Alasannya, papar Kusnasi, dari aspek ekonomi, pemerintah menargetkan penerimaan cukai sebesar Rp 223 triliun atau setara sekitar 10-12% dari total APBN tahun 2024.
“Dari segi ekonomi, kita semua paham bahwa sektor industri hasil tembakau, mulai dari hulu hingga hilir, memberikan sumbangan signifikan melalui cukai dan pajak,” kata Kusnasi, Selasa (05/11/2024).
Ia menambahkan bahwa tahun ini, target penerimaan cukai rokok mencapai 223 triliun rupiah atau hampir setara dengan 10-12% dari APBN Indonesia.
Lebih lanjut, Kusnasi menjelaskan, industri tembakau juga memiliki dampak sosial yang besar dalam hal penyerapan tenaga kerja, mulai dari petani di sektor hulu, pekerja pelinting di pabrik, hingga para pedagang di sektor hilir.
“Selain dampak ekonomi, sektor tembakau juga memberikan dampak sosial yang besar bagi tenaga kerja dan buruh, termasuk para petani tembakau,” jelas Kusnasi.
Oleh karena itu, ia mengharapkan agar pemerintah mempertimbangkan regulasi yang tidak terlalu memberatkan industri hasil tembakau, termasuk dalam RUU Komoditas Strategis.
IHT sesungguhnya merupakan sektor padat karya yang terkena banyak regulasi, seperti Peraturan Pemerintah (PP) Nomor 28 Tahun 2024 dan Rancangan Peraturan Menteri Kesehatan (RPMK) yang masih dibahas.
Dengan kata lain, diperlukan regulasi yang memberikan dukungan, terutama bagi petani dan industri hasil tembakau, yang tidak hanya mengatur tetapi juga memberikan ruang untuk bernafas.
“Saya yakin bahwa tembakau tidak hanya pantas, tetapi harus dimasukkan sebagai komoditas strategis nasional,” tegasnya.
Serupa, Ketua Kamar Dagang dan Industri (Kadin) Jawa Timur (Jatim), Adik Dwi Putranto, memaparkan peran strategis industri tembakau dalam mendorong pertumbuhan ekonomi.
Menurut Adik, sektor ini memainkan peran penting dalam mendukung target Presiden Prabowo Subianto untuk mencapai pertumbuhan ekonomi sebesar 8%.
Sebagai contoh, Adik menjelaskan bahwa wilayah Jawa Timur memiliki sekitar 200 ribu hektare lahan tembakau, yang luasnya perlu dipertahankan atau bahkan ditingkatkan.
“Kalau bisa ditingkatkan, itu lebih baik, karena dengan lahan yang lebih luas berarti ada peluang bagi petani baru dan tenaga kerja baru di sektor pertanian, buruh tani, dan lainnya,” ujarnya.
Adik juga menambahkan bahwa lahan seluas 200 ribu hektare tersebut mampu menyerap ratusan ribu hingga jutaan tenaga kerja.

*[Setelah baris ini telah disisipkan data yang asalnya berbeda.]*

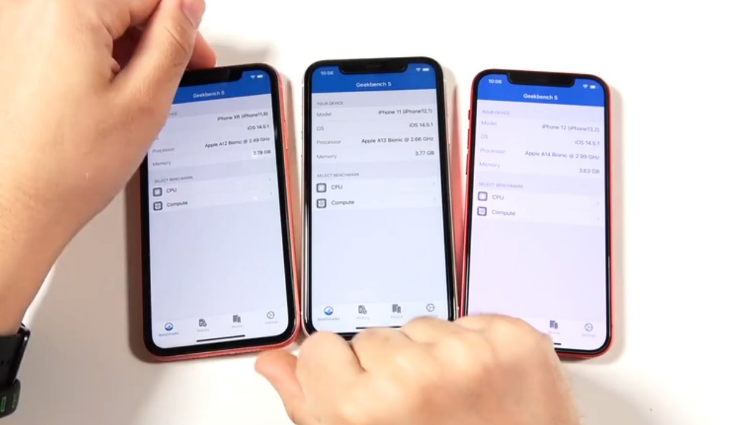 理县苹果手机维修分享苹果 iOS 14.5.1“降速门”临时解决方案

Hal ini sangat penting untuk mencapai target pertumbuhan ekonomi.
“Di sinilah perputaran ekonomi yang menguatkan sektor pertanian, terutama di industri tembakau,” tandas Adik.
Persoalan Baru
Di tengah optimisme untuk menjadikan tembakau sebagai Komoditas Strategis, muncul persoalan baru di mana terdapat banyak kemasan rokok tanpa merek yang beredar di pasar.
Pemerintah sendiri berencana menerapkan kebijakan seragam kemasan rokok tanpa merek melalui Rancangan Peraturan Menteri Kesehatan (RPMK) yang merupakan aturan pelaksana dari Peraturan Pemerintah (PP) No. 28 Tahun 2024.

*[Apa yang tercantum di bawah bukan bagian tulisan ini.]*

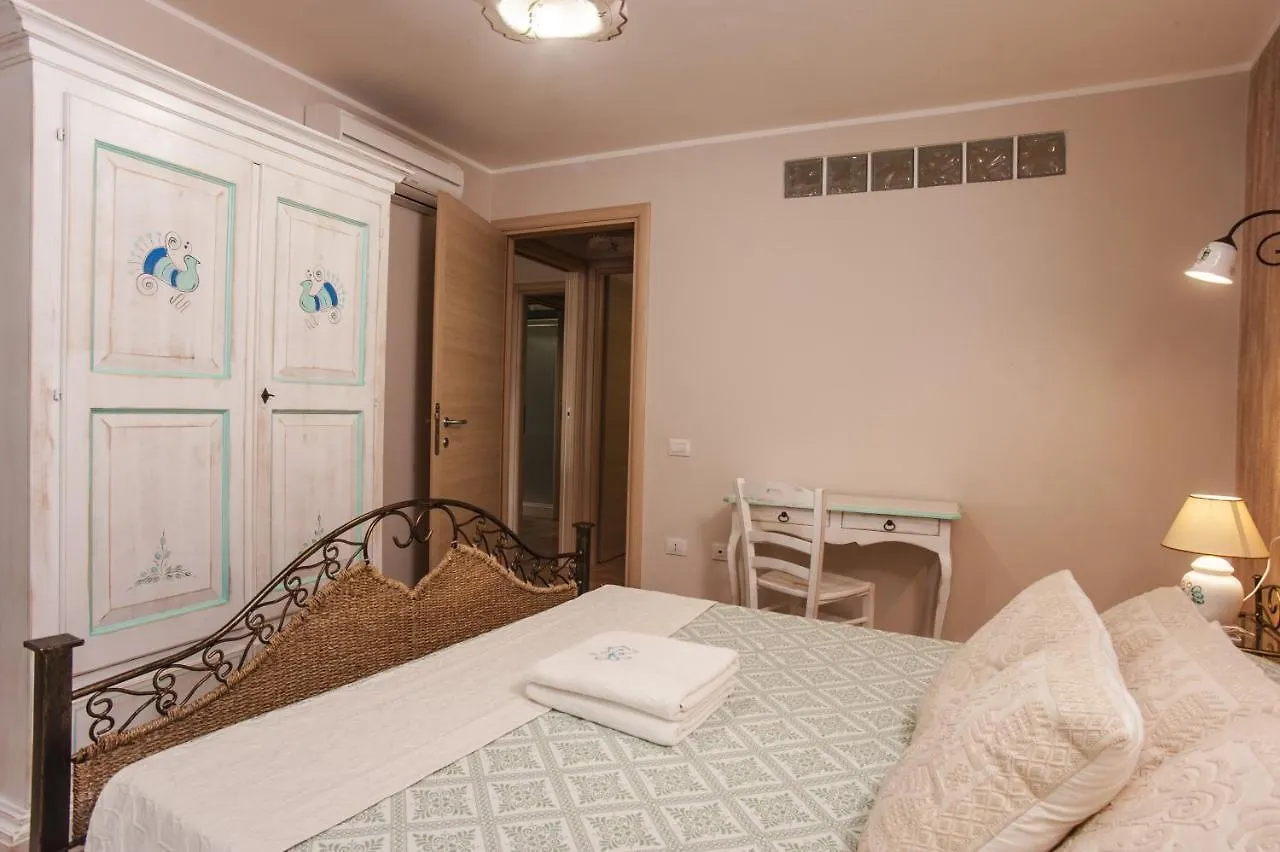 Nyaraló Sobia Manna Villa Chia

Head of Center of Industry, Trade and Investment dari Institute for Development of Economics and Finance (INDEF), Andry Satrio Nugroho, menjelaskan bahwa aturan ini akan berdampak pada perekonomian Indonesia, termasuk penerimaan negara.
Ia menyebut bahwa jika rancangan Permenkes ini dijalankan, "dampaknya bisa mencapai Rp 308 triliun dari sisi ekonomi.” Dengan kata lain, negara mengalami kerugian akibat skema tersebut.
Dari sisi penerimaan negara, Andry menambahkan bahwa ada potensi negara kehilangan sekitar Rp 160,6 triliun, atau setara dengan 7% dari penerimaan perpajakan.
Ia juga menyebut penerimaan dari industri tembakau terus menurun setiap tahun. Sebagai misal, penerimaan cukai tahun 2023 sebesar Rp 213 triliun dari target sebesar Rp 218,7 triliun yang belum tercapai.
“Ada kekurangan Rp 5 triliun dalam penerimaan cukai tahun 2023. Bayangkan, jika aturan ini langsung diterapkan, Rp 160,6 triliun akan hilang begitu saja, yang mana jumlah ini setara 7% dari penerimaan perpajakan negara,” tambahnya.
Dari sisi ketenagakerjaan, aturan ini akan berdampak pada 2,29 juta tenaga kerja, atau sekitar 32% dari total tenaga kerja di industri tembakau.
"Berdasarkan data tenaga kerja IHT tahun 2019 dari Kemenperin, diperkirakan sekitar 32% tenaga kerja di sektor ini berpotensi terdampak. Jadi, dampaknya cukup besar,” jelas Andry.